Stauden und Co. herunterschneiden

Bosch-AHS-35-15-LI
So einfach geht es: Mit der Bosch AHS 35-15 LI stutzen Sie Hecken im Nu. (Bild: Bosch)
Der Herbst ist die ideale Jahreszeit, um Hecken, Stauden und Sträucher in Form zu bringen. Wie viel Sie herunterschneiden sollten, ist ganz unterschiedlich. Mehrjährige Stauden ziehen ihre Säfte im Herbst in die Wurzel zurück. Sobald die Staude gelb wird und sich die Stängel Richtung Boden neigen, ist es Zeit, sie komplett herunterzuschneiden. Passiert das nicht, kann sie verfaulen. Büsche und Sträucher werden in der Regel um etwa ein Viertel ihrer Höhe gestutzt, generell gültig ist diese Aussage jedoch nicht. Es hängt stark von der Art des Buschs oder des Strauchs ab, wie viel er wirklich an Höhe verlieren kann und soll. Aufklärung bringt ein Blick auf den Pflanzenanhänger oder eine Nachfrage beim Gärtner Ihres Vertrauens. Um einem Faulen von Hecken bei Nässetau vorzubeugen, sollten auch diese heruntergeschnitten werden. Schneiden Sie nur soweit wie keine Löcher entstehen, sonst macht Ihre Hecke im Frühjahr einen gerupften Eindruck.
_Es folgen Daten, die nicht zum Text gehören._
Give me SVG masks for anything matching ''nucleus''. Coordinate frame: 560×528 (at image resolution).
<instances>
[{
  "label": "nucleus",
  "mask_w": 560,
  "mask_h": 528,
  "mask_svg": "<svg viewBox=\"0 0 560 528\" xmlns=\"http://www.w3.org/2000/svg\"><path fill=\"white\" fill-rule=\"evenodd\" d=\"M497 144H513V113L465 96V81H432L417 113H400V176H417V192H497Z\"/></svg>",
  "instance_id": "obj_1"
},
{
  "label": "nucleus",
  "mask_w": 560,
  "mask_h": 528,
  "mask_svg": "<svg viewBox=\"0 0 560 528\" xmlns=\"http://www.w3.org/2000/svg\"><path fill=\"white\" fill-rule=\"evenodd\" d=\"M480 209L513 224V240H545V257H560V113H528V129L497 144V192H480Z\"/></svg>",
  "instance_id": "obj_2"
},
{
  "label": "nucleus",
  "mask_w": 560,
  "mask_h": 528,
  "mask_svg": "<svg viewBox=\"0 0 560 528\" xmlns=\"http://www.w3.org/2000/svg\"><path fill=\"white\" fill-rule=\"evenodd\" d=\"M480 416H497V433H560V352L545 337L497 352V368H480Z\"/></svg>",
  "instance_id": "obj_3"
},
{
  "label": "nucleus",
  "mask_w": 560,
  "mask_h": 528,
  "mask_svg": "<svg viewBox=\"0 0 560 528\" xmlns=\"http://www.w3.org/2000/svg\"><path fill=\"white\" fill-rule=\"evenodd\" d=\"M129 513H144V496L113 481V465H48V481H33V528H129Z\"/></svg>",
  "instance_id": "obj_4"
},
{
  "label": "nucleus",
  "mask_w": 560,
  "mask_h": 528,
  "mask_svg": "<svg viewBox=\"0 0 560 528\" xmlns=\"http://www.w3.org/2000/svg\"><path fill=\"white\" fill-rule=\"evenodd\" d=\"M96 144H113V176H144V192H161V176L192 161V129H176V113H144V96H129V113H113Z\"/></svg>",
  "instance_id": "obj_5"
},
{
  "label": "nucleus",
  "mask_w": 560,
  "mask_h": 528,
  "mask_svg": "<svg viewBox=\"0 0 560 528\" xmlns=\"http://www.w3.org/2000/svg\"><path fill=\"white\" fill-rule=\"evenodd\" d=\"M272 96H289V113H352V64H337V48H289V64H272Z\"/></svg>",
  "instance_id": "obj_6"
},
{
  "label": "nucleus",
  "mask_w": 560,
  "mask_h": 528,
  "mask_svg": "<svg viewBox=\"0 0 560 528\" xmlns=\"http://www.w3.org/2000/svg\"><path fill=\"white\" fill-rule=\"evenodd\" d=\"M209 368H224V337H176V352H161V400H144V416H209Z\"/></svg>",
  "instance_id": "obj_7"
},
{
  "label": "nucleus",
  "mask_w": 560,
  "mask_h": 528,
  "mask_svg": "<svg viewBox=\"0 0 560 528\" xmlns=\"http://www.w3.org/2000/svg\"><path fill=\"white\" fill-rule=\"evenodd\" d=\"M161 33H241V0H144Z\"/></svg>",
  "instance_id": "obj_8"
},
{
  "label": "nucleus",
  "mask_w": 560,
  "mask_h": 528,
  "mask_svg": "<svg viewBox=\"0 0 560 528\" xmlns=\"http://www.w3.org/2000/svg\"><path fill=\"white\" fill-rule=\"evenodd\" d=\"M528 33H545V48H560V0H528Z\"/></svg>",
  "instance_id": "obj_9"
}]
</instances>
Schön präzise und schnell geht das mit der Heckenschere Bosch AHS 35-15 LI.

Vertikutieren und Mähen ja – aber zur richtigen Zeit

Ein schicker Rasen will gepflegt sein. Noch bevor das erste Laub fällt, sollte man jetzt zum Vertikutierer greifen. Beim Vertikutieren schneiden kleine Messer in die Rasenoberfläche. Dies entfernt nicht nur alten Rasenfilz, sondern auch Moos und Klee. Der Atika VT 32 Z besitzt einen Motor mit 1.400 Watt und eignet sich für kleine bis mittelgroße Grünflächen. Dank der vierstufigen Arbeitstiefe der Walzen lassen sich außerdem alle Böden perfekt bearbeiten. Wenn Löcher im Rasen entstehen sollten, kann jetzt wunderbar nachgesät werden.

Deutlich später als das Vertikutieren erfolgt der letzte Rasenschnitt. Wann der optimale Zeitpunkt dafür ist, hängt von der Witterung ab. Wichtig ist, dass er vor dem ersten Frost erfolgt und die Grashalme nicht zu lang bleiben. Experten empfehlen eine Rasenlänge zwischen vier und fünf Zentimetern. Bei den meisten Rasenmähern lässt sich die Schnitthöhe einstellen. Mit dem Ryobi RLM13E33S lässt sich der Rasen etwa auf 20 bis 60 Millimeter trimmen. Dies verhindert, dass Schnee die Grashalme im Winter herunterdrückt, was die Ausbreitung von Krankheiten und Pilzen fördern würde.

Also: Bevor es auf die Wiesn geht, erstmal ab in den Garten. Nach getaner, körperlicher Arbeit schmeckt die Maß Bier als Belohnung umso besser.